With the turn of the calendar page to a new year, I’m moving closer to nine years of recovery from anorexia. With the time away from the pain that I (and my family) experienced, I am able to look at my life through a new lens. Looking through my old journals and artwork, I understand that my suffering was caused by the fear of not being loved and accepted, both by my family and society at large. Other factors also contributed to my eating disorder (type-A personality, over-bearing father, passive mother, peer influence, genetics, different values than my parents, sexuality, etc . . .) but the one that kept me in my disorder was that I wasn’t allowing self-trust. I wasn’t allowing myself to grow into an independent being. I was basing self-worth on my interpretations of other people’s approval.
My recovery from this darkness first required me establishing some physical health so that I wouldn’t pass away, and so that my brain could start functioning properly again. Although it was difficult, establishing physical health was easy compared to accepting that I had to walk away from a life and identity that was not safe, healthy or healing and then sit in a place of discomfort where I couldn’t use my old behaviors to escape. I just had to sit there, and let myself feel that anxiety, fear, frustration and sadness. I had to sit there and ask myself, “What is it that I’m scared of?”

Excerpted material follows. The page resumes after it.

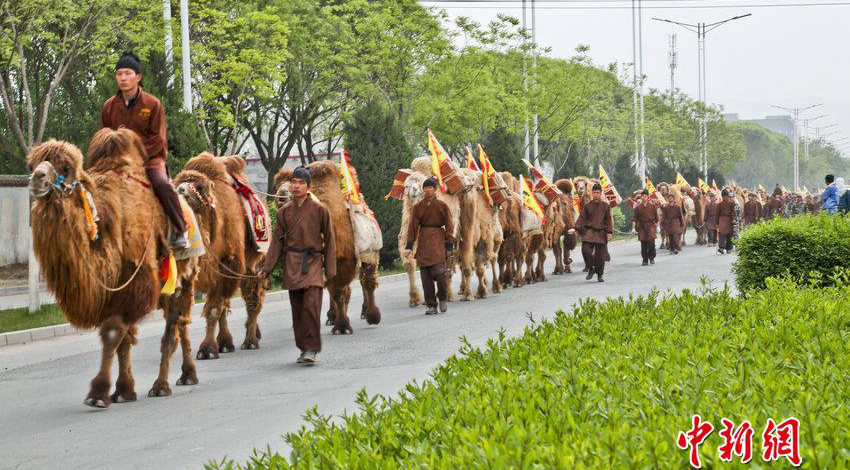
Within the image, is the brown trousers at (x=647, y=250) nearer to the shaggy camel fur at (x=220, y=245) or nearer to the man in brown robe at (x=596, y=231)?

For me, that answer came through a moment of looking in the mirror and knowing that I was scared of my sexual self, who I would be, and how I would be seen if sexuality was allowed into my life. To begin to explore this, I had to set out on another journey that was full of fear, but also exhilaration and excitement: coming out into the lesbian community, and then coming out as transgender. Today I am a queer trans man and also a son, brother, uncle, husband and dad (to four-legged furry children). Through my exploration of my sexual self, I was able to find my full self.

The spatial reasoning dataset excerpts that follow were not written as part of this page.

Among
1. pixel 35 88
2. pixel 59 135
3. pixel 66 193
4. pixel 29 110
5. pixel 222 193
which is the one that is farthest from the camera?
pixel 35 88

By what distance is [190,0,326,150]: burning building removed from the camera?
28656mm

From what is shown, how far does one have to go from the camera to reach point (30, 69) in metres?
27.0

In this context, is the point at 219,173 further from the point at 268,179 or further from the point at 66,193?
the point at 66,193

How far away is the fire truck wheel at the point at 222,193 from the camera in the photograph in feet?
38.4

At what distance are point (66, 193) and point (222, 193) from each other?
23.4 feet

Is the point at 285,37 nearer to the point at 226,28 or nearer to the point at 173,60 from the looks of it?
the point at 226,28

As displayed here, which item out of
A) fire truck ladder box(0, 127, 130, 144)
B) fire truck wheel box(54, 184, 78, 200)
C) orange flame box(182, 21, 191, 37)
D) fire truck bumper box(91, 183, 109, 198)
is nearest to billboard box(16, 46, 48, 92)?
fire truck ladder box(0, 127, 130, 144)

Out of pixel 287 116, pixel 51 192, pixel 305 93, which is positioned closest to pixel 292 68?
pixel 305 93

As I have mentioned previously, I am now nine years into recovery – and not everything is perfect. I still live with fear. I still have insecurities. I still struggle with body image issues. But I’m learning that if I face what it is that I’m scared of, I’m able to take care of myself. It is a constant battle, but one worth fighting. I had no idea . . . life could be so hard, but also so rewarding when we honor our truths.